When stars are young, they're usually surrounded by a cloud of cosmic gas and dust left over from when it formed. This dense ring, called a protoplanetary disk, is actually where planets themselves are born, as all that matter slowly combines together into spherical worlds over millions of years.

But how big a physical scale are we talking here? Well, we've now got a better idea than ever, with astronomers figuring out how to measure the distance between a star and its surrounding protoplanetary disk for the first time, using a method called 'light echoes'.

"Understanding protoplanetary disks can help us understand some of the mysteries about exoplanets, the planets in solar systems outside our own," said astronomer Huan Meng from the University of Arizona. "We want to know how planets form and why we find large planets called 'hot Jupiters' close to their stars."

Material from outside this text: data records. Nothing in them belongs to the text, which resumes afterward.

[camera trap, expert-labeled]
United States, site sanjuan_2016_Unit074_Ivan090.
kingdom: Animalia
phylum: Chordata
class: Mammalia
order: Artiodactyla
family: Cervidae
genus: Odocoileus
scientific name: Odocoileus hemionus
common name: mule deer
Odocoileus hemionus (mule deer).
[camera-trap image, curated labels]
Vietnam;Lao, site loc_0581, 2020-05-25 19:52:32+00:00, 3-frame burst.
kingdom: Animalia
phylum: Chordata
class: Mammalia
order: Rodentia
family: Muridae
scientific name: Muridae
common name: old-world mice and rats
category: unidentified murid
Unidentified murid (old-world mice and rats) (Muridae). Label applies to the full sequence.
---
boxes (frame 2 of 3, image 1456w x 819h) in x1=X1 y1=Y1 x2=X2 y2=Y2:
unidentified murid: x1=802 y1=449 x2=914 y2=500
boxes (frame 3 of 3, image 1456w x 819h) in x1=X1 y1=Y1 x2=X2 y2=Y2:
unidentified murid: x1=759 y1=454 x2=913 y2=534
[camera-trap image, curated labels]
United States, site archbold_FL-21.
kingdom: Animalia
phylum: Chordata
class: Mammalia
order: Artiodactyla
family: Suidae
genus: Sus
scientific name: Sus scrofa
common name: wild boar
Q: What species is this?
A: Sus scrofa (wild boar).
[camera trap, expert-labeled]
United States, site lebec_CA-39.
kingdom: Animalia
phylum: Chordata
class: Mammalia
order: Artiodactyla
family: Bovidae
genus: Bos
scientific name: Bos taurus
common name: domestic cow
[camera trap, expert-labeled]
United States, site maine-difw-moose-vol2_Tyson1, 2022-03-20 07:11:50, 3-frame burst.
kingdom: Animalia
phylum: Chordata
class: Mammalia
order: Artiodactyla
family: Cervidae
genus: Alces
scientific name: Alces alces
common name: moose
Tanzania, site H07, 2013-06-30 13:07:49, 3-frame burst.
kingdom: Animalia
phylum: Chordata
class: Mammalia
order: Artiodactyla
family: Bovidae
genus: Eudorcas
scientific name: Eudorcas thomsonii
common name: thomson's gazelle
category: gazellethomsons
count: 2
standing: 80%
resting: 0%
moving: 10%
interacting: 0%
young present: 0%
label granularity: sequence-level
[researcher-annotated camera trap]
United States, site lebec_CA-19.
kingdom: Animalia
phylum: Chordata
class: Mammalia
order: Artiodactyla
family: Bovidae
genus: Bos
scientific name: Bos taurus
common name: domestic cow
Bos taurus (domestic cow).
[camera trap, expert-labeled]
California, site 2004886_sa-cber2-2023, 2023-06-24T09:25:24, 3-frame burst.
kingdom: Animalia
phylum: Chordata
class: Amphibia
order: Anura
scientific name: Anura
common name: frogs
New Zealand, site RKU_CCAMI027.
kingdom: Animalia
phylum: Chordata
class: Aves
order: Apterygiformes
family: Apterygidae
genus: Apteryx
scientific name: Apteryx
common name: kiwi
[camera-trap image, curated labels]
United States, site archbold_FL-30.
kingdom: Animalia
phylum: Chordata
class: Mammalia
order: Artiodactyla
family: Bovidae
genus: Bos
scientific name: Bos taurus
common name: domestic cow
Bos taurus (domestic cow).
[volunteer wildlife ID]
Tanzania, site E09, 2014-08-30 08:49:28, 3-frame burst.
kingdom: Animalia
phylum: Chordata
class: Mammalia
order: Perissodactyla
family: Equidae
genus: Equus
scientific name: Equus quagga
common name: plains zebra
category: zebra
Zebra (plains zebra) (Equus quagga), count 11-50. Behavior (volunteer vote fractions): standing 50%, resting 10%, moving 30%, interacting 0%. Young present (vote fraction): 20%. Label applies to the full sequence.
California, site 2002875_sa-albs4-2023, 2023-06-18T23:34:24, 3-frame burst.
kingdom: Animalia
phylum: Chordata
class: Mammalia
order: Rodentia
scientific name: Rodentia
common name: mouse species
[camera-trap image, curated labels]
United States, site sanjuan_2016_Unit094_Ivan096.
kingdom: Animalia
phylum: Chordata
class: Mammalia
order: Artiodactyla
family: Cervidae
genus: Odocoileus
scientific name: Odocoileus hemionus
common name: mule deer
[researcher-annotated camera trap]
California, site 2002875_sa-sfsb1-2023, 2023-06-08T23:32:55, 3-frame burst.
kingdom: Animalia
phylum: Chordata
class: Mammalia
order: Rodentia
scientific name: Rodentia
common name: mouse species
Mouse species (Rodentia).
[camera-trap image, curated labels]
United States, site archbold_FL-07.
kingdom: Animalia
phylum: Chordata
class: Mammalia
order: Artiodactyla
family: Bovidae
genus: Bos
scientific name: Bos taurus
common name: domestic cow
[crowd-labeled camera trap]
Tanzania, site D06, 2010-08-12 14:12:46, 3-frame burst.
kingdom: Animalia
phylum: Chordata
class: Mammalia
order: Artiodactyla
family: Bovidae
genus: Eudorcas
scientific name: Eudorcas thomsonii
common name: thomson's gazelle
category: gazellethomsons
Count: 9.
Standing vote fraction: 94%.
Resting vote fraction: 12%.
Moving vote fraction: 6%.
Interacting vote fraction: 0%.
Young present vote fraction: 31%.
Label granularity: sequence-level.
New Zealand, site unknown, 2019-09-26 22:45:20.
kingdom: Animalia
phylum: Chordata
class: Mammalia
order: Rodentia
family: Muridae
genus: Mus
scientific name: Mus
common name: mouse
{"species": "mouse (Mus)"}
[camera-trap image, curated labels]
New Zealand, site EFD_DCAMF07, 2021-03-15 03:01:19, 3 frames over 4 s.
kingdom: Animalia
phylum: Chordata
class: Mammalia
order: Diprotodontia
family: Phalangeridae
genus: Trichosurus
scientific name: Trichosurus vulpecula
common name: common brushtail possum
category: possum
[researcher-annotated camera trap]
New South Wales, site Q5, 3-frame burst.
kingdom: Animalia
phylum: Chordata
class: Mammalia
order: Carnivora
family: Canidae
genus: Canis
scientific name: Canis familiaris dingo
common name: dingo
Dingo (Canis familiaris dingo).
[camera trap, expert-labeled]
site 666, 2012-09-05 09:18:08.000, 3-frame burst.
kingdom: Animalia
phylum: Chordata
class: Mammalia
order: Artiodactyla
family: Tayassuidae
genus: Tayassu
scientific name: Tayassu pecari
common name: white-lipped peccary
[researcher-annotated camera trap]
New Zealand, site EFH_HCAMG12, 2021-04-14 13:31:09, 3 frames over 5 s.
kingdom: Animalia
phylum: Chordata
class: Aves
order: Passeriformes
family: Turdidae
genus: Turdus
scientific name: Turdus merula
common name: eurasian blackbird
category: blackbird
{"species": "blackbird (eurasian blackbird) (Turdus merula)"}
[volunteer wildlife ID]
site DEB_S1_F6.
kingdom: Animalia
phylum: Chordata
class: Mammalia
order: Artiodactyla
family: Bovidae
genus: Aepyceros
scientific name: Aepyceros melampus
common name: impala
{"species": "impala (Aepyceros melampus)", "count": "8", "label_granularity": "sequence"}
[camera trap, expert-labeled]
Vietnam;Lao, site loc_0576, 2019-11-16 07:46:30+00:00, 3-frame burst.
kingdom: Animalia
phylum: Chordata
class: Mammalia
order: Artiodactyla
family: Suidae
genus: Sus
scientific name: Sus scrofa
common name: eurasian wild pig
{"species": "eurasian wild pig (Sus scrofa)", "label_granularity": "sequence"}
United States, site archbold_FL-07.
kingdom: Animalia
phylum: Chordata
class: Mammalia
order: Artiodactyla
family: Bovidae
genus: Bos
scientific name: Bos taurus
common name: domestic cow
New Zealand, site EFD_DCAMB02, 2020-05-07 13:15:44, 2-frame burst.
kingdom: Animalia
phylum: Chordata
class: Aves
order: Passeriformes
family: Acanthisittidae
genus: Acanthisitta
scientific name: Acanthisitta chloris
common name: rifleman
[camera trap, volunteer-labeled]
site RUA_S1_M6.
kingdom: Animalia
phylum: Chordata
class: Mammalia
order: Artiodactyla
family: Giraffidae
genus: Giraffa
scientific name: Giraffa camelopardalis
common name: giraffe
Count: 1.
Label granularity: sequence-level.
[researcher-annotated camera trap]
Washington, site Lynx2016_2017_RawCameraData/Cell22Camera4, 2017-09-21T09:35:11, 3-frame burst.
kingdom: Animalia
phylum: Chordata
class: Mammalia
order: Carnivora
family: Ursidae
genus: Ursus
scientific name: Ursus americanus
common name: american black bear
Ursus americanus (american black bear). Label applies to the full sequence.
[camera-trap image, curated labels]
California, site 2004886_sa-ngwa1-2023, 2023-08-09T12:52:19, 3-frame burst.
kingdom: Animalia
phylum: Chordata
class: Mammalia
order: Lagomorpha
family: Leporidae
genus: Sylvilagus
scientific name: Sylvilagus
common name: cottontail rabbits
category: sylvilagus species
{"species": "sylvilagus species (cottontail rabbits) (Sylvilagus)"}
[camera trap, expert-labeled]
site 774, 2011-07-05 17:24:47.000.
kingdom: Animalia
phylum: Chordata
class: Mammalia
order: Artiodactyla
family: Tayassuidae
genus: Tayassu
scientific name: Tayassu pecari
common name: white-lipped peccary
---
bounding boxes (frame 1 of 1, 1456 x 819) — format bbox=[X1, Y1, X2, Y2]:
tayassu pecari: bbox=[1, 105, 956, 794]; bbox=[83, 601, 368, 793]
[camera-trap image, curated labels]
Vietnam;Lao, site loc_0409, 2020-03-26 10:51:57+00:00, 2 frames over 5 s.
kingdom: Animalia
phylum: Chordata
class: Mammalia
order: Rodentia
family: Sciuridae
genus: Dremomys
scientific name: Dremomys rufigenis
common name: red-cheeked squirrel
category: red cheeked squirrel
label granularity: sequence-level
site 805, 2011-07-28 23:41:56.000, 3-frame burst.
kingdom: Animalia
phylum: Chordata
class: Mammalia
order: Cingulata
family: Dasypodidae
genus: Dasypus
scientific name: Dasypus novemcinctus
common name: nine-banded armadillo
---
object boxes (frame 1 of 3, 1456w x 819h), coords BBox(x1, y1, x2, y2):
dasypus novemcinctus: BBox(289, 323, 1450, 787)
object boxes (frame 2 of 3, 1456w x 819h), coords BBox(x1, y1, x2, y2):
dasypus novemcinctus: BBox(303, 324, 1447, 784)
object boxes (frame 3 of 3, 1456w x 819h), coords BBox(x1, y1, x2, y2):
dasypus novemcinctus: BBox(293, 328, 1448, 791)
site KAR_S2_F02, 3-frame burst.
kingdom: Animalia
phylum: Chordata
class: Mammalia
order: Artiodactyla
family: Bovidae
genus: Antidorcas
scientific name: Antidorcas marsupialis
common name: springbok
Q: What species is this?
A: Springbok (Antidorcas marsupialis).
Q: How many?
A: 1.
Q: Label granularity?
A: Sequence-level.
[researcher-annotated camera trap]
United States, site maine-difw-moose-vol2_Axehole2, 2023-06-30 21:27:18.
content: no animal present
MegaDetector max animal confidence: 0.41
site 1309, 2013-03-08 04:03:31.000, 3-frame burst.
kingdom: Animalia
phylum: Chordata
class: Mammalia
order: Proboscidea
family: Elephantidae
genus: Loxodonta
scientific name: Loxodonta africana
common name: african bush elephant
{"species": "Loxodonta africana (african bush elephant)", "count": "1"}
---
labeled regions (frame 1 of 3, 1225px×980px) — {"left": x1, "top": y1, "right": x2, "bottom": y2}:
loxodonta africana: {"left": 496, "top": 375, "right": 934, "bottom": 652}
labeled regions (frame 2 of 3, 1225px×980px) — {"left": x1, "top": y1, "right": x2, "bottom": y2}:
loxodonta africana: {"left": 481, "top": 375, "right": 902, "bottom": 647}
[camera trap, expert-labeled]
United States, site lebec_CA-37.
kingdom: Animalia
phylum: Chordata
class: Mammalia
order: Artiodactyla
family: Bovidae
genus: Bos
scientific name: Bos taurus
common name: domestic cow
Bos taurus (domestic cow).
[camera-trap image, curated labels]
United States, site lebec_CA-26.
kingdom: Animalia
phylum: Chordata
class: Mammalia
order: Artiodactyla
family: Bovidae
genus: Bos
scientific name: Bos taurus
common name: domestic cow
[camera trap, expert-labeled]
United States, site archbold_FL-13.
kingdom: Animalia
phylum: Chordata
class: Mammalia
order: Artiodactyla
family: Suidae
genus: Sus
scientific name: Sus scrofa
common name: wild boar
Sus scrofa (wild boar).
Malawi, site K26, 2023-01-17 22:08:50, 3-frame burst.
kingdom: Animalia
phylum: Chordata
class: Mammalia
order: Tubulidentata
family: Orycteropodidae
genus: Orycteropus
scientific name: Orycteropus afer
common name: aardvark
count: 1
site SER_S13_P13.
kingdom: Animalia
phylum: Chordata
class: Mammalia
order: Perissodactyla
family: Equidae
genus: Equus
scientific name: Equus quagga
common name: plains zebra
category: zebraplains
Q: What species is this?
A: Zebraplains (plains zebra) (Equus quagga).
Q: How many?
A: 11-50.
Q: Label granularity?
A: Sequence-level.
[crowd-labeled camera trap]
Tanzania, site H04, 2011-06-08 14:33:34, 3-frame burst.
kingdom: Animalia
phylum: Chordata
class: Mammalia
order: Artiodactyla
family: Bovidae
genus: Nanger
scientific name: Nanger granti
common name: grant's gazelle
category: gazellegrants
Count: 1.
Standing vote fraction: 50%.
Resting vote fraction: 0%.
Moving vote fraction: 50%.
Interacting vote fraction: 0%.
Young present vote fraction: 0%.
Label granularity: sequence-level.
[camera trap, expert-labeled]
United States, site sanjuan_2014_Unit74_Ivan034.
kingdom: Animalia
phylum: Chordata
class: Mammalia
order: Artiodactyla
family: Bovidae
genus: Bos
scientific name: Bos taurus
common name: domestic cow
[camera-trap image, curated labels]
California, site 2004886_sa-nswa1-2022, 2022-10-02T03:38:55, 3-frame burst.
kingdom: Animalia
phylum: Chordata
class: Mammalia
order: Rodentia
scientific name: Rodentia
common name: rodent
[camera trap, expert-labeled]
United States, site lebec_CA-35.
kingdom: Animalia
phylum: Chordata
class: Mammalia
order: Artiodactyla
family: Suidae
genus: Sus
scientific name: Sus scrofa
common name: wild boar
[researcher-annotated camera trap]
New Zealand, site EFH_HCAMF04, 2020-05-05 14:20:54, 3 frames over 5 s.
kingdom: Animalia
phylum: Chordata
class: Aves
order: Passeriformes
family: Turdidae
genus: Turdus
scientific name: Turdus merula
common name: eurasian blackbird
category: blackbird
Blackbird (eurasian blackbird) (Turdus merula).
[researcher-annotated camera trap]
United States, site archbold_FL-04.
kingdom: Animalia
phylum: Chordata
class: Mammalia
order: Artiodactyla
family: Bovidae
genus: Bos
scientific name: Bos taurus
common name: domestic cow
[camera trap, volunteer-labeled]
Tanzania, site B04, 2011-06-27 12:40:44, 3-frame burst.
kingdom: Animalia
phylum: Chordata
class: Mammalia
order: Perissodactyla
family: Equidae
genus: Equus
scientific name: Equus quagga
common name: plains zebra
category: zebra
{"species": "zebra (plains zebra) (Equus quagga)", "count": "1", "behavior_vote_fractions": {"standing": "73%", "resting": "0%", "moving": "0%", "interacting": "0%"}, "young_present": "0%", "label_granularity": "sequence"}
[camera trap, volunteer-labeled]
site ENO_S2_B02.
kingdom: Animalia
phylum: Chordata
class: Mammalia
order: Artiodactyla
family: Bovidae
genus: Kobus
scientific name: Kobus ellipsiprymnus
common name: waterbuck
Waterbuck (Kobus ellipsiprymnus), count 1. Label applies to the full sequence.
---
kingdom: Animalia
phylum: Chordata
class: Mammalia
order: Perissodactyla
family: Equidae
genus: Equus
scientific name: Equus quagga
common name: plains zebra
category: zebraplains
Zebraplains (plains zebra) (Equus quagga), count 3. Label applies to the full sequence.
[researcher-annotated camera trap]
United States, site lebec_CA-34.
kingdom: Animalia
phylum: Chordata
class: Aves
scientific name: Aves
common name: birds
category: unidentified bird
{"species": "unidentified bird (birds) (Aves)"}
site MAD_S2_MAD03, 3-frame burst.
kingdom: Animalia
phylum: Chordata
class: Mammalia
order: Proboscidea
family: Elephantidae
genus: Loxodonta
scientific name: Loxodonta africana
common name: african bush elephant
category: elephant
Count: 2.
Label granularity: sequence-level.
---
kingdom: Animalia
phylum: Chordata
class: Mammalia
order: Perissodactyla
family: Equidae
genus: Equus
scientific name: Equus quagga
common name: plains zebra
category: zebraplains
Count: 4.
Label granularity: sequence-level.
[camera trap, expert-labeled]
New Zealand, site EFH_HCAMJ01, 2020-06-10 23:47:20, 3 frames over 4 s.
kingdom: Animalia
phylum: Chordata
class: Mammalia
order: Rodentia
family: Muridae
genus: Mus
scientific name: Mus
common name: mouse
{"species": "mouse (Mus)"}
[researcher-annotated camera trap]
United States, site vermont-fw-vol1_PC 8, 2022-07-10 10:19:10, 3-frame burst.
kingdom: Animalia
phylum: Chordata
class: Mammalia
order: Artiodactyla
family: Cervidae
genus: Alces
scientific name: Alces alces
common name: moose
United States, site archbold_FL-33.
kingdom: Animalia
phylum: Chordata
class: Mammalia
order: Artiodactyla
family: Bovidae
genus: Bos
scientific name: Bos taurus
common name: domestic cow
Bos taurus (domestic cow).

So how did they do it? After all, the star in question – a 'baby' star called YLW 16B, at only about 1 million years old – isn't exactly nearby. At a distance of 400 light-years from Earth, YLW 16B is a long, long way away, and has about the same mass as the Sun, despite being much younger (the Sun is approximately 4.6 billion years old).

To gauge the distance between YLW 16B and the stardust around it, the team used data from NASA's Spitzer Space Telescope and four ground-based telescopes in Arizona, Chile, and Mexico.

Using a technique called photo-reverberation (aka light echoes) to measure the travel time of light, the researchers performed a comparison: measuring the difference between the amount of time it took for light to travel from YLW 16B directly to Earth, versus the time it took for light from YLW 16B to bounce off the inner edge of protoplanetary disk and then get here.

Since the speed of light is itself a constant, that short gap in time – about 74 seconds – let them calculate the distance between the star and its surroundings. It turns out that YLW 16B is approximately 0.08 astronomical units from its protoplanetary disk, which is around 8 percent of the distance between Earth and the Sun (which equals about 12 million kilometres or 7.5 million miles, if that helps).

For the method to work, the astronomers needed to find a star with variable emission, with brightness noticeably changing at different times, unlike the steady and therefore less-traceable glow of our Sun. Young stars often demonstrate this unevenness, and YLW 16B turned out to be a suitable candidate.

YLW 16B's own particular stats aren't of particular importance to the team, but the star turned out to be a great test case for this new way of measuring star-to-disk distances, and one which the team thinks could prove more reliable than the previous astronomical method, called interferometry.

"Knowing the exact position of the inner boundary of a protoplanetary disk is important to anyone who wants to understand planet evolution," says Meng.

The findings will be published in the Astrophysical Journal.